Multicast Enhancements

I spotted two new classes in System.Net.Sockets – namely UdpSingleSourceMulticastClient and UdpAnySourceMulticastClient and so I thought I’d give them a whirl.

UDP multicasting is not something that I know a “whole lot” about so bear that in mind. However, the support here essentially allows you subject to security policy to have Silverlight clients join a UDP multicast group and so you can fire UDP packets into that multicast group ( subject to understanding all the stuff about UDP being sessionless and so unreliable with a much greater need for application level ACKs and so on which I won’t do in my code here ) and have Silverlight clients pick them up which is pretty exciting stuff in you’re thinking about running Silverlight applications on a LAN.
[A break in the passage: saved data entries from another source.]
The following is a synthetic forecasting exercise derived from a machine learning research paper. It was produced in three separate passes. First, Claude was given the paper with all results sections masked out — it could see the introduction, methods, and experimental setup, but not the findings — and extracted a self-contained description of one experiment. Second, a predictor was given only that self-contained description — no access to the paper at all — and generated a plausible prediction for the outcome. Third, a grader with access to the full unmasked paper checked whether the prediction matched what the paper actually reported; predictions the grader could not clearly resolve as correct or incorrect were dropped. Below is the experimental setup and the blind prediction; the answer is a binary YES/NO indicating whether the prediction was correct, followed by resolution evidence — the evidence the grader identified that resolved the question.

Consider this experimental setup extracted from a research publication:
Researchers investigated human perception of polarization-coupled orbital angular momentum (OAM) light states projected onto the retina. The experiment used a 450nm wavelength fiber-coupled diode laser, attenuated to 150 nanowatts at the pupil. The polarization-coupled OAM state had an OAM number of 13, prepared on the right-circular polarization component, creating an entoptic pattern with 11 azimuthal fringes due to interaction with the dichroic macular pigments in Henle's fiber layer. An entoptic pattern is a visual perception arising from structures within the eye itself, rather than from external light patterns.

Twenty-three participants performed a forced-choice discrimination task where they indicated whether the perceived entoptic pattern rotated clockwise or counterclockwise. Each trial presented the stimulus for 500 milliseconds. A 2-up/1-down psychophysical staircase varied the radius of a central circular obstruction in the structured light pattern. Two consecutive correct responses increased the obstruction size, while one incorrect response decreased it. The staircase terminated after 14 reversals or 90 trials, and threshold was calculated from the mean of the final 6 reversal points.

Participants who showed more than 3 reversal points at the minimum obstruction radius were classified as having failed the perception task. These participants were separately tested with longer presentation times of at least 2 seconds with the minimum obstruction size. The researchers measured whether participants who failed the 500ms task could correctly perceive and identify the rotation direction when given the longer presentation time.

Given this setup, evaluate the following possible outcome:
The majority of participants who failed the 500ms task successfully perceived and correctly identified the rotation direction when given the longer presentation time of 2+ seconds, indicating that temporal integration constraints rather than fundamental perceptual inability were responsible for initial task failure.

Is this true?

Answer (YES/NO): YES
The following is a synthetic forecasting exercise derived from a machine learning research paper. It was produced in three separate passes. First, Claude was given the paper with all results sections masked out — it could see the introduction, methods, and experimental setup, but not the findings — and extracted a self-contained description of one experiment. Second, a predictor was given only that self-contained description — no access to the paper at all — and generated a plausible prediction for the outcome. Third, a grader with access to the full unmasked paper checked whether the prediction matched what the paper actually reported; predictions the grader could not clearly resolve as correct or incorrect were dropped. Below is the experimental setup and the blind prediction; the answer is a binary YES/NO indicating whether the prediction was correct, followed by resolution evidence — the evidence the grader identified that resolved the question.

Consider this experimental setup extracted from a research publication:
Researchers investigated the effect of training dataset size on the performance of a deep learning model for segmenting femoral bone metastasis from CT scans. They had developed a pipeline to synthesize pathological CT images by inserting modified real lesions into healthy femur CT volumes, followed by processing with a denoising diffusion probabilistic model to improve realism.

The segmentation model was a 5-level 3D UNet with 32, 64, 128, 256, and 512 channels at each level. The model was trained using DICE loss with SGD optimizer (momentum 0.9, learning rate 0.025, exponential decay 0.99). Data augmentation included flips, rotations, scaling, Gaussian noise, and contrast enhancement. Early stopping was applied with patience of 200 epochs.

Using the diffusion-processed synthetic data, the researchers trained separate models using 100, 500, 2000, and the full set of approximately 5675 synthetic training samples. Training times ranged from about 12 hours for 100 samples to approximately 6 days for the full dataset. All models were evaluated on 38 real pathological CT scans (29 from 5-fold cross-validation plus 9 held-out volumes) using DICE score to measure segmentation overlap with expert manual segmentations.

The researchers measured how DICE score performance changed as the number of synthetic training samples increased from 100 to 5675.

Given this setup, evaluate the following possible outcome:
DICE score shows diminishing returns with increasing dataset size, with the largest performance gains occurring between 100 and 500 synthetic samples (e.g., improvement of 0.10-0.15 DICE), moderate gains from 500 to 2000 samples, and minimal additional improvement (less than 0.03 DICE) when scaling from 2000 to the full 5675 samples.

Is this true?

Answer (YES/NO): NO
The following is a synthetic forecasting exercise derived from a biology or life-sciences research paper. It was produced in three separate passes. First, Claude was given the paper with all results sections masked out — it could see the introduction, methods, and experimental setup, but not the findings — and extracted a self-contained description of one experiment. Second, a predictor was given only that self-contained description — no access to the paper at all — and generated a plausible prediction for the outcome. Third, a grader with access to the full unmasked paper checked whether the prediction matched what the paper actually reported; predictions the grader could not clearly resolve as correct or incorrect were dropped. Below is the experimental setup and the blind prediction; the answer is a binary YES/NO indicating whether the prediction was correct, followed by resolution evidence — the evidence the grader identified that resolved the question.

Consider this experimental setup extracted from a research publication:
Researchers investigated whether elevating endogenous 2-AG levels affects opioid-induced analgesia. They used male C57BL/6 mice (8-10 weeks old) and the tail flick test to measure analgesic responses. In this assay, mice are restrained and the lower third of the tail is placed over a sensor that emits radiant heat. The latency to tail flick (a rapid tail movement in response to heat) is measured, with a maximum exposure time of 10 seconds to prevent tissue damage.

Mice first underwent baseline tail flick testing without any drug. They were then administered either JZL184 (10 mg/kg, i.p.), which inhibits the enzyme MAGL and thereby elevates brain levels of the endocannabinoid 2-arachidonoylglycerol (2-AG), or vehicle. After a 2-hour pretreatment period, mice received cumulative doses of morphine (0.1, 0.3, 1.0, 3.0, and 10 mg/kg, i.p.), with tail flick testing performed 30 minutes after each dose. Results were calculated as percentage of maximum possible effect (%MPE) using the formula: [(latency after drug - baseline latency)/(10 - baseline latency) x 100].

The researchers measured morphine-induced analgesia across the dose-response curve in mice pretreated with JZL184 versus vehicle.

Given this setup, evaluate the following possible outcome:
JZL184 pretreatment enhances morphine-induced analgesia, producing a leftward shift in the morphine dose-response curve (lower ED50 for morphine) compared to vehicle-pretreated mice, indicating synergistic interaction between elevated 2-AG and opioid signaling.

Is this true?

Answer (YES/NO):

In order to make this work, the UDP sockets need security policy just like TCP sockets do in Silverlight so you’re going to need a different security policy server ( as far as I know at the time of writing ).

I haven’t looked at the exact details of this yet but in order to get your UDP stuff to work for a particular multi-cast group address like 239.0.0.1 you’re going to need to have a policy server listening on UDP Port 9430 (IPV4/V6) for UDP packets from Silverlight clients asking for a policy.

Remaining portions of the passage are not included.